Nel secondo capitolo l'autore, con un'analessi, ci conduce nel passato della vita di Ivan Il'ic.
Ma, a questo punto, il lettore sa già che Ivan Il'ic morirà, e come morirà, in quali circostanze, ma lo segue ora quando è vivo, nel pieno della sua fortuna. Ogni azione di Ivan Il’ic qui pare dettata da arroganza e presunzione, da questo momento il lettore non è spinto a provare per lui simpatia né pietà, se non la pietà che accompagna chi si conosce già sia destinato a prematura morte. Tutto va bene nella vita di Ivan Il'ic fino a quel piccolo e quasi comico scivolone. La metonimia che sconvolgerà il narrato.
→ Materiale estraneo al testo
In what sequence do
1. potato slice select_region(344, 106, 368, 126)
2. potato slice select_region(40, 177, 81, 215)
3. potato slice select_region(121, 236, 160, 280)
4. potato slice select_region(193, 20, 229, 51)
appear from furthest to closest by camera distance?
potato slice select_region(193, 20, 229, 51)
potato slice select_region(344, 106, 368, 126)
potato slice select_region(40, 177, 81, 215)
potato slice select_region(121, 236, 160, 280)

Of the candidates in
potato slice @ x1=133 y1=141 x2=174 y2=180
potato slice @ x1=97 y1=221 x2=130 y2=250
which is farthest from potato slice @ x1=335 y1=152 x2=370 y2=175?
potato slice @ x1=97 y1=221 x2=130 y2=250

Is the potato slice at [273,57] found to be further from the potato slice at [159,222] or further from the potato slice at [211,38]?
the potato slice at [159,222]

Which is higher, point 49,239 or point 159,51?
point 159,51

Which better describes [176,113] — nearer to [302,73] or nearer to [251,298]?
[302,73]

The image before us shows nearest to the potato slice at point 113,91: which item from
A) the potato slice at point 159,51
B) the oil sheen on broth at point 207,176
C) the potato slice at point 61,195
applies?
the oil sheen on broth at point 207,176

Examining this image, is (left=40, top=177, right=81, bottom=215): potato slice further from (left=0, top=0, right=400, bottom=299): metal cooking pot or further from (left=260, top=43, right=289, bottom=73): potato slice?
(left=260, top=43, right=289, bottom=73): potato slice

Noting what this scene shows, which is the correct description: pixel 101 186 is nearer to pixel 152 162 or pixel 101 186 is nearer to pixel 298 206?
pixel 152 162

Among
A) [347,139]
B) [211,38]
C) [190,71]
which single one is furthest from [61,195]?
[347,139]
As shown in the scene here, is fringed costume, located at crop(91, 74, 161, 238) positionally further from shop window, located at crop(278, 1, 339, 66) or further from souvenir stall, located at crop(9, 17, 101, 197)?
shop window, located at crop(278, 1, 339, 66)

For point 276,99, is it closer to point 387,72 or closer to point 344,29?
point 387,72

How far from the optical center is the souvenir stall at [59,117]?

Con il passare delle pagine l’autore fa vivere a Ivan Il’ic una vita che nasconde a lui la morte.
Però, chi non avesse letto il primo capitolo, se il racconto fosse stato montato secondo la logica del Tempo della Storia, non distinguerebbe l’essere di Ivan dal suo apparire, e sarebbe indotto a non nutrire alcuna compassione per la sua vicenda. Il sapere della sua morte e della sua “conversione” ci mostra anche il passato con una luce diversa.
L’inizio del quarto capitolo inizia con: “Erano tutti in buona salute”, ma presto Ivan Il’ic sarà trasportato in un mondo affatto nuovo: il mondo della malattia. E solo quando prenderà coscienza di questo nuovo stato capirà che dovrà morire. La narrazione prosegue fino a che le informazioni di Ivan Il’ic e del lettore coincidono, e in quel momento lo spostamento temporale iniziale esaurisce la sua funzione, il racconto prosegue con linearità diacronica annullando il potere divinatorio di chi legge e già sa.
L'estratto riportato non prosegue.